Independence, Attendance & Engagement

  • Independence: Board determined all directors other than CEO are independent; Audit Committee members meet Nasdaq 5605(c)(2)(A) and SEC Rule 10A‑3(b)(1).
  • Attendance: Board held 7 meetings in 2024; every director met ≥75% threshold; all directors attended the 2024 annual meeting.
  • Education & development: Ongoing Board education (AI, AML/CFT, regulatory compliance, investment research, private wealth process); directors in compliance with education guidelines.
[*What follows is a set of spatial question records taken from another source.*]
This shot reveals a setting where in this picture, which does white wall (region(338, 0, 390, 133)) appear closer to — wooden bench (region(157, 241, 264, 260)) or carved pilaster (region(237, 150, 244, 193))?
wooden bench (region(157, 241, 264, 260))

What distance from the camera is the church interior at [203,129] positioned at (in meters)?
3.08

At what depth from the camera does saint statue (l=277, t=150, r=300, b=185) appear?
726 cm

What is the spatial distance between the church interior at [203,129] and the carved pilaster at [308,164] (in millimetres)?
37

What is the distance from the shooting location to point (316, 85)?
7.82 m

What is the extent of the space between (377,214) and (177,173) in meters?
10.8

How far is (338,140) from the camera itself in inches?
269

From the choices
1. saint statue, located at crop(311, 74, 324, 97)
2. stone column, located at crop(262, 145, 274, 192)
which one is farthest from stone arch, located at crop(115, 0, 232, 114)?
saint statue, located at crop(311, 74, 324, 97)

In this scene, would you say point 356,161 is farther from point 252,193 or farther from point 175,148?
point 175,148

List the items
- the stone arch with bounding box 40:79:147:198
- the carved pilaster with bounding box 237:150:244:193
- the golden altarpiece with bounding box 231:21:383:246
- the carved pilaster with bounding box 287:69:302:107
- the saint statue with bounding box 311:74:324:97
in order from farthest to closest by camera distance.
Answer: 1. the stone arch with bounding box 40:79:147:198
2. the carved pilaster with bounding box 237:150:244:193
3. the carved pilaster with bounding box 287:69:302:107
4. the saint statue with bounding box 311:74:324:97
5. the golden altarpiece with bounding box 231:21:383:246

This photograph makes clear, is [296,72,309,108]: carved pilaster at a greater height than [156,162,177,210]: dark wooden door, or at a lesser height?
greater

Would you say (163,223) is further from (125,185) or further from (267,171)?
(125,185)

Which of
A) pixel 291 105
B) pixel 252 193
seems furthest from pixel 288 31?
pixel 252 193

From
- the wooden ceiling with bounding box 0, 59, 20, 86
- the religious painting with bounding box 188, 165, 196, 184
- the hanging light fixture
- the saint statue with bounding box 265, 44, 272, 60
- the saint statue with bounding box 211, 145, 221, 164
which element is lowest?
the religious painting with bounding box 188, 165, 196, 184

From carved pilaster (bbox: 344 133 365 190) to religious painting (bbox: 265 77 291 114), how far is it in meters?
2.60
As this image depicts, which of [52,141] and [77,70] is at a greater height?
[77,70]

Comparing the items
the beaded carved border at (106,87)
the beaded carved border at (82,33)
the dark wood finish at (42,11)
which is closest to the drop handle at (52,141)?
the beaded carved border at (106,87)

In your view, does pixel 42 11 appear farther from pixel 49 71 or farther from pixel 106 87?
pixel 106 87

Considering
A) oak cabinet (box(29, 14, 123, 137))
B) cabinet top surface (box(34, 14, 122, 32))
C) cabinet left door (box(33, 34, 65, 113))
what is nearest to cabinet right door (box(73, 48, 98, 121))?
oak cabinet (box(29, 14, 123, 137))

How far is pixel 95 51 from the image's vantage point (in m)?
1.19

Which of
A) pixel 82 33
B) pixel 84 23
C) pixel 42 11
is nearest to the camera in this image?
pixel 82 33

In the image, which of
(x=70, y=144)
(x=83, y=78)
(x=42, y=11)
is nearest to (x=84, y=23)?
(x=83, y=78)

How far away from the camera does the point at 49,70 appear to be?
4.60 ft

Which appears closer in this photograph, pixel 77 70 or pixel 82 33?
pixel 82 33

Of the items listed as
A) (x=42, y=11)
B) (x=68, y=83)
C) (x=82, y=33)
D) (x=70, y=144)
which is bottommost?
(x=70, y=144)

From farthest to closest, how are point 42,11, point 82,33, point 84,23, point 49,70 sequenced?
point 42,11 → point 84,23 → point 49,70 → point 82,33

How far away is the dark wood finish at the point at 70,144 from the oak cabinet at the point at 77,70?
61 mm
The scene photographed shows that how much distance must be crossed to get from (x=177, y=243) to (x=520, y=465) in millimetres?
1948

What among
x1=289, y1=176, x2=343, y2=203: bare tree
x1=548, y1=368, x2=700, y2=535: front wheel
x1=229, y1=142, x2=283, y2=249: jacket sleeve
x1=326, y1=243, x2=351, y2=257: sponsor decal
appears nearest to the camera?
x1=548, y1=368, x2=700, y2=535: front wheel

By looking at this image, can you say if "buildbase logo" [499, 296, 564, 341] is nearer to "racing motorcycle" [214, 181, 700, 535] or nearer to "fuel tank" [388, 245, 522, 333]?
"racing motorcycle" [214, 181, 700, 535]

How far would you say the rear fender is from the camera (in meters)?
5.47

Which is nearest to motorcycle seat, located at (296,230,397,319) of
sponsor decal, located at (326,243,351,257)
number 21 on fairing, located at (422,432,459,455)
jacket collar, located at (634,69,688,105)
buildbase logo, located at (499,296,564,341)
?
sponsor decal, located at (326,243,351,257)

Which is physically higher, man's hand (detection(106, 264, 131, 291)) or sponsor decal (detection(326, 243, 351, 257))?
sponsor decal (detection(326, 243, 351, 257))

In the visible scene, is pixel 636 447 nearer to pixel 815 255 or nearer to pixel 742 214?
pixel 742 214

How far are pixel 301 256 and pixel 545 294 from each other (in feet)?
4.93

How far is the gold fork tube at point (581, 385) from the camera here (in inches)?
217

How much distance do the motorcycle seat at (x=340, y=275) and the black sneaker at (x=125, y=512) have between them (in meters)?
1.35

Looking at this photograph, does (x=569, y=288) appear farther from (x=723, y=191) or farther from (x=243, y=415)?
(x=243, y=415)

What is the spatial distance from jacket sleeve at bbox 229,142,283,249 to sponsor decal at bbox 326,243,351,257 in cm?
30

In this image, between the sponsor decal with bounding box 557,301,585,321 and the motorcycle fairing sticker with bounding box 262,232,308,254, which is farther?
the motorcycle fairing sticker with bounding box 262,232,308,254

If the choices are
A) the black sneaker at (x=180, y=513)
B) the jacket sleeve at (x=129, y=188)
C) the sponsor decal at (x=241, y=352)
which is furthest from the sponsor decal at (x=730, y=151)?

Related‑Party & Loans (Oversight Context)

  • Audit Committee pre‑approves audit/tax services and reviews related‑party transactions with defined independence and market‑terms criteria.
  • Insider banking relationships (deposits, trust accounts, loans) conducted on market terms, within Regulation O, and approved by the Bank’s Board; disclosure of Kauten affiliates’ subordinated debt purchases detailed above.

Say‑on‑Pay & Shareholder Feedback (context for governance culture)

  • 2024 say‑on‑pay approval: 92% support; Board/Comp Committee consider shareholder input in program design.

Conclusion

  • Overall, Mr. Kauten’s audit leadership, independence, and deep finance/ERM experience support board effectiveness in a regulated banking environment. Key monitoring point is the 2024 subordinated debenture purchases by Kauten affiliates (total $3M), which are disclosed and governed but merit continued oversight for perceived conflicts. Ownership guidelines, no‑hedging/pledging, and high attendance bolster investor confidence.